Setting Default Purpose
agent._rpc_buffer_size 32_000_000 bytes Per-inflight request/reply slot size.
agent._rpc_max_inflight SLIME_RPC_MAX_INFLIGHT or 16 Number of receive slots.
SLIME_RPC_MAX_INFLIGHT 16 Environment fallback for max inflight RPCs.

Set these before creating the proxy or starting serve():

driver._rpc_buffer_size = 64 * 1024 * 1024
driver._rpc_max_inflight = 8
worker._rpc_buffer_size = 64 * 1024 * 1024
worker._rpc_max_inflight = 8

Client and worker should use compatible slot sizes for large payloads.

Raw Mode

Use @method(raw=True) to bypass pickle. Raw handlers receive the channel, a request pointer, and request byte length:

import ctypes
from dlslime.rpc import method


class RawEcho:
    @method(raw=True)
    def echo(self, channel, ptr, nbytes):
        request = bytes((ctypes.c_char * nbytes).from_address(ptr))
        return request.upper()

The client passes one bytes payload and receives bytes:

raw = proxy(driver, "worker:0", RawEcho)
response = raw.echo(b"hello").wait()
assert response == b"HELLO"

This is the right mode for FlatBuffers, Cap'n Proto, protobuf bytes, or custom binary layouts.
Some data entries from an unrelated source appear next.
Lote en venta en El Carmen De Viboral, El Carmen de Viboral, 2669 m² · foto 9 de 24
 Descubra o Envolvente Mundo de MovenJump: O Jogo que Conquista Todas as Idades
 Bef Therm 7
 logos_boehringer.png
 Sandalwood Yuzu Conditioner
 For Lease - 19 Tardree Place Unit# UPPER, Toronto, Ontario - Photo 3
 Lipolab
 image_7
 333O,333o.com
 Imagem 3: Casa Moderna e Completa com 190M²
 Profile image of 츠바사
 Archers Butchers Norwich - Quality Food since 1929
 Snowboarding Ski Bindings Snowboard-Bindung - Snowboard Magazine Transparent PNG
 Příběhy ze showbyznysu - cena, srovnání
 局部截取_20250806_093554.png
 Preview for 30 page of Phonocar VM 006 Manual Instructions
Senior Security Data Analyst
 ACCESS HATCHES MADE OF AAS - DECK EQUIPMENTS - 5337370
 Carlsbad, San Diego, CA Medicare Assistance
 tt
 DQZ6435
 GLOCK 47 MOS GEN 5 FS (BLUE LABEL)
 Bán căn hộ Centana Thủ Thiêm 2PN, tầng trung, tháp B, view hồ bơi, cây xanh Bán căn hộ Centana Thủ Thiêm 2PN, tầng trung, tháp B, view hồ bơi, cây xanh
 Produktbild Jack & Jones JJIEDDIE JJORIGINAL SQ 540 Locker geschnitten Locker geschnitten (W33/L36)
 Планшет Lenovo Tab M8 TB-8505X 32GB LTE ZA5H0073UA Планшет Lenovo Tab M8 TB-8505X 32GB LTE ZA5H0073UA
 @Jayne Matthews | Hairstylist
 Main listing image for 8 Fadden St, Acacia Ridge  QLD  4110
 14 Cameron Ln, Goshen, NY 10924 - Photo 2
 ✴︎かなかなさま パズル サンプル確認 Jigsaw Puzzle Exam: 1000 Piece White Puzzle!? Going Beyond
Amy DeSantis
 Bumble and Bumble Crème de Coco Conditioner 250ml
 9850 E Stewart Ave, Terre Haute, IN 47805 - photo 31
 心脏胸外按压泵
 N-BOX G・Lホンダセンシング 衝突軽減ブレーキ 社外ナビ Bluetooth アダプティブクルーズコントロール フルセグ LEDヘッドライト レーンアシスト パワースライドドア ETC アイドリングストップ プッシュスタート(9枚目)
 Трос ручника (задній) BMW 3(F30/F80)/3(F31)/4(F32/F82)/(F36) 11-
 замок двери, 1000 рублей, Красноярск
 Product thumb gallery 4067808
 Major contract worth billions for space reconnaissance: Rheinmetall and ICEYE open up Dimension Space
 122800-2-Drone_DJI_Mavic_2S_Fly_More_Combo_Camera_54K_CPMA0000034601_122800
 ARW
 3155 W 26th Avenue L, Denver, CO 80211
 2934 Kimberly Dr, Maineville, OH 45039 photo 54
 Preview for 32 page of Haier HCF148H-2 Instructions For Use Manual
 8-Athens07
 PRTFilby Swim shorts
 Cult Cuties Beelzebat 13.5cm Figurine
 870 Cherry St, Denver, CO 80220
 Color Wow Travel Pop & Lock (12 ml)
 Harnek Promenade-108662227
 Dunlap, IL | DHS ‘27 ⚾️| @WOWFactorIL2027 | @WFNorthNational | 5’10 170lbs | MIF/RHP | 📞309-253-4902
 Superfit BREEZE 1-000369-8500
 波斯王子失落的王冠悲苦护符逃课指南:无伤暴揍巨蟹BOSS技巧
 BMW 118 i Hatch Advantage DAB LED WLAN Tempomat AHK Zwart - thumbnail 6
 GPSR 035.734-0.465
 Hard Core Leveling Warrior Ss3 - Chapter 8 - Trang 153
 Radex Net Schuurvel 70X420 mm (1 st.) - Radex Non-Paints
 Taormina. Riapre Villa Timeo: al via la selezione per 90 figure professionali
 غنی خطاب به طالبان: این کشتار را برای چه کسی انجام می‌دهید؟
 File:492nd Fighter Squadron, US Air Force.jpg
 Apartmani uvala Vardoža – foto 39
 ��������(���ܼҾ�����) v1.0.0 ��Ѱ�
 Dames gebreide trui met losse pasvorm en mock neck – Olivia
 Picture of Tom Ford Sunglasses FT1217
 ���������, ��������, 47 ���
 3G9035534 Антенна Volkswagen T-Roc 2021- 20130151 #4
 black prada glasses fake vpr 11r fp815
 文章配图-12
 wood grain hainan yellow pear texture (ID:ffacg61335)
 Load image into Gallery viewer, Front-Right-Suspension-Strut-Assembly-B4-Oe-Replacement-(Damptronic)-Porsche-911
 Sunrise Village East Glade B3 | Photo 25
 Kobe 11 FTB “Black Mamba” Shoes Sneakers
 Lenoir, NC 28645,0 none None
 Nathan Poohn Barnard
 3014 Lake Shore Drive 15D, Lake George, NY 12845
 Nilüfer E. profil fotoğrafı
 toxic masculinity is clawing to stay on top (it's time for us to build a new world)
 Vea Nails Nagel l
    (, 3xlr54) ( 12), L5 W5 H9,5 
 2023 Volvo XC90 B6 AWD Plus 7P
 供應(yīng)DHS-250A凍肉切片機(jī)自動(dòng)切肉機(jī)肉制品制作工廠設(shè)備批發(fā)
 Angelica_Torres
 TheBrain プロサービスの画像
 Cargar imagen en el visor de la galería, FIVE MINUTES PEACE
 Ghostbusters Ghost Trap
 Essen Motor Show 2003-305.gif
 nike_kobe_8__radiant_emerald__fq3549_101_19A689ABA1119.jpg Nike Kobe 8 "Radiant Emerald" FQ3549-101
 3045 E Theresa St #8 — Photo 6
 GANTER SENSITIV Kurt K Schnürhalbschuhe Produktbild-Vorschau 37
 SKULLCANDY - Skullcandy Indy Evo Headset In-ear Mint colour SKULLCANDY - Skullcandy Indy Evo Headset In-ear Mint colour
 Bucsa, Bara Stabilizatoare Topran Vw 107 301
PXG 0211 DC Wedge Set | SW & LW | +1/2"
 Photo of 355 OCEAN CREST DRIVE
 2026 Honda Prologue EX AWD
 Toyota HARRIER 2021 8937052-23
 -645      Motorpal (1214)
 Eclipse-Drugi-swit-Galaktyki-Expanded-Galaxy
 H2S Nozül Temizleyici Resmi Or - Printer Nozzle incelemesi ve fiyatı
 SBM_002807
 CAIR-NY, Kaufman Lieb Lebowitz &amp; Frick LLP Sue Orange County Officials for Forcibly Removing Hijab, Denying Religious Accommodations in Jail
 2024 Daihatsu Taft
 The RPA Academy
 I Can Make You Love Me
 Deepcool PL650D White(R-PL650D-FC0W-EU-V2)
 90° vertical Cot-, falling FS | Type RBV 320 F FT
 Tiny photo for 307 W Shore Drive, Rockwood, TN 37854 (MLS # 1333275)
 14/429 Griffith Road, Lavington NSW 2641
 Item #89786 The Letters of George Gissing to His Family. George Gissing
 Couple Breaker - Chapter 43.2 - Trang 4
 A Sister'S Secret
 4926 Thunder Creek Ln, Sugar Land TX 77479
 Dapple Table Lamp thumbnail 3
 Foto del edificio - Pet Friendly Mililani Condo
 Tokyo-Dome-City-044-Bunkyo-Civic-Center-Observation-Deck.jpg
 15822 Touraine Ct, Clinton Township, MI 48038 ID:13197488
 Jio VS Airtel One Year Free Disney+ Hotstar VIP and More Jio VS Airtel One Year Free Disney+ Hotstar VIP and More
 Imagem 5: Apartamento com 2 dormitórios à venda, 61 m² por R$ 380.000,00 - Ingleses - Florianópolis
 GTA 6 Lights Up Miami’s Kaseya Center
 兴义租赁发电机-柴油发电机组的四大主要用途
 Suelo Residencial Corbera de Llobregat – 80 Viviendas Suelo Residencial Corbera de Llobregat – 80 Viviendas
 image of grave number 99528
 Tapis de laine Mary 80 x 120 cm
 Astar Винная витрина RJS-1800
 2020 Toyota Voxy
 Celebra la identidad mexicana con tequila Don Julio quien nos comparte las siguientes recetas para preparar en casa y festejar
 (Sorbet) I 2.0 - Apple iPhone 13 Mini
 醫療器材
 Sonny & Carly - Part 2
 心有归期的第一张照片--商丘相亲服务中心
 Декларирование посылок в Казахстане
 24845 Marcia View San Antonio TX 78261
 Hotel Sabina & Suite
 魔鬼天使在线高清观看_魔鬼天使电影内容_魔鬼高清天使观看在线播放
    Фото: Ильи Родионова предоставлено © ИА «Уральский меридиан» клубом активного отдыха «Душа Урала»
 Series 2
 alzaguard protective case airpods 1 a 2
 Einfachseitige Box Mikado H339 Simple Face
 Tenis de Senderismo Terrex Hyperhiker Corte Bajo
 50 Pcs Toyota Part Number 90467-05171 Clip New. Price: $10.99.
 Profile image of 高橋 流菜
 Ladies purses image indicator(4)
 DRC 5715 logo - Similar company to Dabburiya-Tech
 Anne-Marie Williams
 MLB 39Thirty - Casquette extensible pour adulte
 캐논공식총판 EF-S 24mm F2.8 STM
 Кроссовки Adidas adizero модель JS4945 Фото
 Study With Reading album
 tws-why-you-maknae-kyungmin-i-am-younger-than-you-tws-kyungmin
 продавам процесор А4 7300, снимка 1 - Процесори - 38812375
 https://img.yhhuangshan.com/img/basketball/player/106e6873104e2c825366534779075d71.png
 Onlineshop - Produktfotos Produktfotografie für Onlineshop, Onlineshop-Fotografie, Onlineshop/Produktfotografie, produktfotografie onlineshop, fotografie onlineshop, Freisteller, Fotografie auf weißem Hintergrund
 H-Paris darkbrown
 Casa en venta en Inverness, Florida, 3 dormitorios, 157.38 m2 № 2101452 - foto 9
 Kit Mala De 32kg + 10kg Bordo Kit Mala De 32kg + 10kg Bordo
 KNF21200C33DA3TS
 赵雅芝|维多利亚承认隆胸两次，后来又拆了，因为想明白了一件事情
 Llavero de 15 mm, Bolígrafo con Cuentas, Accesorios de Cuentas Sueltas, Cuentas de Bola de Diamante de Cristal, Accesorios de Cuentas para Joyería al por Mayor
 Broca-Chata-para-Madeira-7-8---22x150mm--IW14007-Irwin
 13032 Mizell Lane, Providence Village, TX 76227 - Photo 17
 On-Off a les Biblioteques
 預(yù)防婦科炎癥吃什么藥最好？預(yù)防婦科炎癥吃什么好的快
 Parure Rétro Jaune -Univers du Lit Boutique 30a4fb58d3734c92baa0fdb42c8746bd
See examples/python/rpc_flatbuf_example.py for a complete FlatBuffers loopback.

In-Place Raw Replies

For very small hot-path handlers, @method(raw=True, inplace=True) lets the handler write the reply directly into the registered send buffer:

class InplaceService:
    @method(raw=True, inplace=True)
    def echo(self, req_ptr, req_nbytes, resp_ptr, resp_cap) -> int:
        n = min(req_nbytes, resp_cap)
        ctypes.memmove(resp_ptr, req_ptr, n)
        return n

The handler must return the number of bytes written. While the handler runs, the session send lock is held, so use this only for very short handlers.

Error Handling

Common client-visible errors:

Error Meaning
RpcTimeoutError future.wait(timeout=...) timed out.
RemoteRpcError The remote handler raised an exception.
RpcError Base class for SlimeRPC client-visible errors.
from dlslime.rpc import RemoteRpcError, RpcTimeoutError

try:
    result = calc.add(1, 2).wait(timeout=1.0)
except RpcTimeoutError:
    ...
except RemoteRpcError as exc:
    print(exc.type_name, exc.message)

One-Shot Serving

serve_once() dispatches exactly one incoming call and returns. It is useful for tests and controlled loops:

from dlslime.rpc import serve_once

serve_once(worker, CalcService(), peer="driver:0")

RNR Monitoring

For RDMA receiver-not-ready debugging, use SoftRnrMonitor:

from dlslime.rpc import SoftRnrMonitor

monitor = SoftRnrMonitor()
monitor.snapshot()

# run workload

print(monitor.delta())
print(monitor.total_delta())

Full Examples

  • examples/python/rpc_example.py: typed pickle RPC loopback.
  • examples/python/rpc_flatbuf_example.py: raw FlatBuffers RPC loopback.
  • bench/python/rpc_bench_slime_worker.py: benchmark worker.
  • bench/python/rpc_bench_slime_driver.py: benchmark driver.